start PASSAGE PROVIDED
Life.  Life is what happens.

During the school year I am so consumed with doing.  Doing planning for classes.  Doing grading for papers.  Doing emails to colleagues.  Doing doing doing doing.  By the time the first week of June hits, I am ready for a break.  I turn off my computer, erase Google Drive from my memory banks, and have a grand ole time going to the museum or romping in the ocean with the kids.  I make a list of things to do so that I will be productive (yet have fun!) during the upcoming weeks.  Cleaning.  Trying new food recipes.  Adventuring to the nearby trails.  The summer is looking to be one of accomplishment and productivity.

By week two, we are all settling into a routine, with the little girl heading off to summer school and the little man and I going to story time at the library or running around the gym’s kid’s club.  I haven’t yet gotten around to any of the household chores I dreamed up for myself to accomplish, but it’s ok.  There’s still the whole summer left.
end PASSAGE PROVIDED
start RECORDS PROVIDED
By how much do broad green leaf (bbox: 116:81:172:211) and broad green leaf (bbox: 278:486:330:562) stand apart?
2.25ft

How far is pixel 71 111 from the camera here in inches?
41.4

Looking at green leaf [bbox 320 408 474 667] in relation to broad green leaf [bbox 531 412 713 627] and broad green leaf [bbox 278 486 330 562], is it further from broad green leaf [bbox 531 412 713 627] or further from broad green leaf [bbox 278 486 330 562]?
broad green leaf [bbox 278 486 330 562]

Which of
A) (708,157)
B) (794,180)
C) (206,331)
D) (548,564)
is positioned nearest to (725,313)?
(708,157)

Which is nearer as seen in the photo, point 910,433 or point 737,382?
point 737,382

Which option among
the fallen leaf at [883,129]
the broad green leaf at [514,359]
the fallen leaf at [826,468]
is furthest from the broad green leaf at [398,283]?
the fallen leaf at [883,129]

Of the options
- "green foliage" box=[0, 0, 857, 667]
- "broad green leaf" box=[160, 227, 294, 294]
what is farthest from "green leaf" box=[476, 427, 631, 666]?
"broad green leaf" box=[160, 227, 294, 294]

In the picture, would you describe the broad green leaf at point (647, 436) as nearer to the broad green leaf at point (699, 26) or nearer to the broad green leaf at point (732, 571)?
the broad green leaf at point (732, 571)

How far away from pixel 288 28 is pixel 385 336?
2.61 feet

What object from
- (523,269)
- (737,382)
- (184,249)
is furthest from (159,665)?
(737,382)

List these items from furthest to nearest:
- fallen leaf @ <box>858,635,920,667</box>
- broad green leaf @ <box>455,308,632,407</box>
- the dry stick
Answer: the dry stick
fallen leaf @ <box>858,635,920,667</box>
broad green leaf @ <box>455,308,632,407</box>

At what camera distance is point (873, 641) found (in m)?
end RECORDS PROVIDED
PROBLEM A: Can you echo back the entries word for word, starting with the line containing "Which is nearer" and running through the last line of the entries, with both ends included?
PROBLEM B: How would the piece about a teacher's summer break go on from its final sentence?
The text about summer break and the entries have no connection to each other.

REPLY A:
Which is nearer as seen in the photo, point 910,433 or point 737,382?
point 737,382

Which option among
the fallen leaf at [883,129]
the broad green leaf at [514,359]
the fallen leaf at [826,468]
is furthest from the broad green leaf at [398,283]?
the fallen leaf at [883,129]

Of the options
- "green foliage" box=[0, 0, 857, 667]
- "broad green leaf" box=[160, 227, 294, 294]
what is farthest from "green leaf" box=[476, 427, 631, 666]?
"broad green leaf" box=[160, 227, 294, 294]

In the picture, would you describe the broad green leaf at point (647, 436) as nearer to the broad green leaf at point (699, 26) or nearer to the broad green leaf at point (732, 571)?
the broad green leaf at point (732, 571)

How far away from pixel 288 28 is pixel 385 336?
2.61 feet

What object from
- (523,269)
- (737,382)
- (184,249)
is furthest from (159,665)?
(737,382)

List these items from furthest to nearest:
- fallen leaf @ <box>858,635,920,667</box>
- broad green leaf @ <box>455,308,632,407</box>
- the dry stick
Answer: the dry stick
fallen leaf @ <box>858,635,920,667</box>
broad green leaf @ <box>455,308,632,407</box>

At what camera distance is point (873, 641) found (in m)?

REPLY B:
Week three has me looking for fun (yet free) activities for the toddler and I to engage in.  New activities that ensure he is getting his fair share of outdoor time (biking!  sidewalk chalk drawing!) are difficult to come by, as by this point of the summer, we have exhausted many of the possibilities.  And the cleaning?  The disinfecting?  The swiftering?  Well, an afternoon nap sounds more enticing.  Keep those duties on the to-do list.

Week four, and I am getting tired.  Physically and mentally.  I am craving adult conversation.  I am starting to peek in my Google Drive, my work email, looking to see if I can have a conversation with some other adult, some other person who can engage in topics that are more than just about Sesame Street or Lightning McQueen.  Doubt that I can even sift through the drawers of Shopkins starts creeping in my mind.  Would it really be so horrible if I put that off until Fall Break?

Week five, I dream about my classroom.  Literally.  I have dreams about instructing freshmen on the first day of school and talking about Of Mice and Men with sophomores.  I attempt coercing my seven and two-year-old into using the baby wipes to help sweep the dust off the walls.  No such luck.

This is the evolution of my summer.

It would be quite easy to say that my summer was unproductive, my summer was a wash, my summer was wasted time.  In reality, these last few weeks have been some of the most rewarding.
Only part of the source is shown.